Rewrite the rows below, substituting "viewer" for every "camera" and keeping all other text the same.

■ ■ ■ ■ ■

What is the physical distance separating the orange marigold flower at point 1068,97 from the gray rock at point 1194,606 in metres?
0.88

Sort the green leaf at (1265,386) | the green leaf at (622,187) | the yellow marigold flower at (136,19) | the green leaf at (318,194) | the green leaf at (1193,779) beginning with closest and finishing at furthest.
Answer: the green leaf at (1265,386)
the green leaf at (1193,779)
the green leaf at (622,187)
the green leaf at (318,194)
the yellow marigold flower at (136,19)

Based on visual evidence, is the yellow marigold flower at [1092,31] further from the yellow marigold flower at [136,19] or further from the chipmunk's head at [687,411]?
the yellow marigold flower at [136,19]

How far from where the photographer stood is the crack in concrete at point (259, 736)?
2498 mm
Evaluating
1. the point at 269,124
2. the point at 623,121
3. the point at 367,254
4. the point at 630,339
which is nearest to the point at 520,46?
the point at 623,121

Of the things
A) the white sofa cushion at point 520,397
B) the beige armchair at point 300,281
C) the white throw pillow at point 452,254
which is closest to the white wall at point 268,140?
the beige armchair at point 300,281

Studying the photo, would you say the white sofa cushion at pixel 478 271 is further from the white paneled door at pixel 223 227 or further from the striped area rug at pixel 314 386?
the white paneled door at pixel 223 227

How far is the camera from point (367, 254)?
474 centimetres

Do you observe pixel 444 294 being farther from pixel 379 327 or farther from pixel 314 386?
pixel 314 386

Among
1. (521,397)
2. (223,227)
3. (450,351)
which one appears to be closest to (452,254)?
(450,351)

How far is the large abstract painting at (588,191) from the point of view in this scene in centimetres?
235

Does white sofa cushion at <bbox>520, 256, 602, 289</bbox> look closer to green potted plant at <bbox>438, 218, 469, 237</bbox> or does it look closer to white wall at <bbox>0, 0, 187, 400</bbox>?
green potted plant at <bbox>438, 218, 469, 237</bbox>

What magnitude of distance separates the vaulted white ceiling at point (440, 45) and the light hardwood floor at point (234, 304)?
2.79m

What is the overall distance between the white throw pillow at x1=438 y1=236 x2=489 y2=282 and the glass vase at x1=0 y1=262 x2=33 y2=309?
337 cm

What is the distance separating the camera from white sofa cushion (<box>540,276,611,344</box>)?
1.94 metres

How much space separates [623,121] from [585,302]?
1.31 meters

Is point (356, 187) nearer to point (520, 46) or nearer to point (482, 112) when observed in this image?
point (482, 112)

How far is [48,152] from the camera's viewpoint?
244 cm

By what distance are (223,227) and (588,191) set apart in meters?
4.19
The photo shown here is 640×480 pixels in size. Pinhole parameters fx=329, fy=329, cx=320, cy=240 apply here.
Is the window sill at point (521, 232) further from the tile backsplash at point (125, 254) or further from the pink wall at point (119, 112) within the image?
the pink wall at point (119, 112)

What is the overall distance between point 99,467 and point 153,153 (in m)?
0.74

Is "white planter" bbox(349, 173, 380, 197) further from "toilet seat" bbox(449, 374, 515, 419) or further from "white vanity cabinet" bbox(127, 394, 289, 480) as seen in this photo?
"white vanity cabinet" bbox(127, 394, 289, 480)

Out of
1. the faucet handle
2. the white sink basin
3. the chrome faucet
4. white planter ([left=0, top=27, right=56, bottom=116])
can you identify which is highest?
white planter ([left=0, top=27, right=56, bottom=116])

■ ■ ■ ■ ■

ANSWER –
What is the physical distance separating the orange marigold flower at point 1068,97 from the gray rock at point 1194,606 in metres?
0.88

Sort the green leaf at (1265,386) | the green leaf at (622,187) | the yellow marigold flower at (136,19) | the green leaf at (318,194) | the green leaf at (1193,779) beginning with closest and finishing at furthest.
Answer: the green leaf at (1265,386)
the green leaf at (1193,779)
the green leaf at (622,187)
the green leaf at (318,194)
the yellow marigold flower at (136,19)

Based on visual evidence, is the yellow marigold flower at [1092,31] further from the yellow marigold flower at [136,19] or further from the chipmunk's head at [687,411]?
the yellow marigold flower at [136,19]

How far from where the photographer stood is the crack in concrete at point (259, 736)?
2498 mm
Evaluating
1. the point at 269,124
2. the point at 623,121
3. the point at 367,254
4. the point at 630,339
which is nearest to the point at 520,46?
the point at 623,121

Of the things
A) the white sofa cushion at point 520,397
B) the beige armchair at point 300,281
C) the white throw pillow at point 452,254
which is closest to the white wall at point 268,140?
the beige armchair at point 300,281

Studying the photo, would you say the white sofa cushion at pixel 478 271 is further from the white paneled door at pixel 223 227 or further from the striped area rug at pixel 314 386?
the white paneled door at pixel 223 227

How far is the viewer from point (367, 254)?
474 centimetres

Do you observe pixel 444 294 being farther from pixel 379 327 or farther from pixel 314 386?
pixel 314 386

Among
1. (521,397)
2. (223,227)
3. (450,351)
which one appears to be closest to (452,254)?
(450,351)

How far is the large abstract painting at (588,191) from the point of view in this scene in centimetres?
235

Does white sofa cushion at <bbox>520, 256, 602, 289</bbox> look closer to green potted plant at <bbox>438, 218, 469, 237</bbox> or does it look closer to white wall at <bbox>0, 0, 187, 400</bbox>?
green potted plant at <bbox>438, 218, 469, 237</bbox>

What magnitude of distance separates the vaulted white ceiling at point (440, 45) and the light hardwood floor at point (234, 304)?
2.79m

What is the overall distance between the white throw pillow at x1=438 y1=236 x2=489 y2=282 and the glass vase at x1=0 y1=262 x2=33 y2=309?
337 cm

What is the distance separating the viewer from white sofa cushion (<box>540,276,611,344</box>)?
1.94 metres

How much space separates [623,121] from [585,302]?
1.31 meters

Is point (356, 187) nearer to point (520, 46) or nearer to point (482, 112) when observed in this image?
point (482, 112)

How far is [48,152] from the viewer's viewpoint?
244 cm

By what distance are (223,227) and (588,191) set apart in meters?
4.19
The photo shown here is 640×480 pixels in size. Pinhole parameters fx=329, fy=329, cx=320, cy=240 apply here.
Is the window sill at point (521, 232) further from the tile backsplash at point (125, 254) or further from the pink wall at point (119, 112) within the image?
the pink wall at point (119, 112)

What is the overall distance between point 99,467 and point 153,153 (in m)?
0.74

Is "white planter" bbox(349, 173, 380, 197) further from "toilet seat" bbox(449, 374, 515, 419) or further from "white vanity cabinet" bbox(127, 394, 289, 480) as seen in this photo?
"white vanity cabinet" bbox(127, 394, 289, 480)

Out of
1. the faucet handle
2. the white sink basin
3. the chrome faucet
4. white planter ([left=0, top=27, right=56, bottom=116])
can you identify which is highest?
white planter ([left=0, top=27, right=56, bottom=116])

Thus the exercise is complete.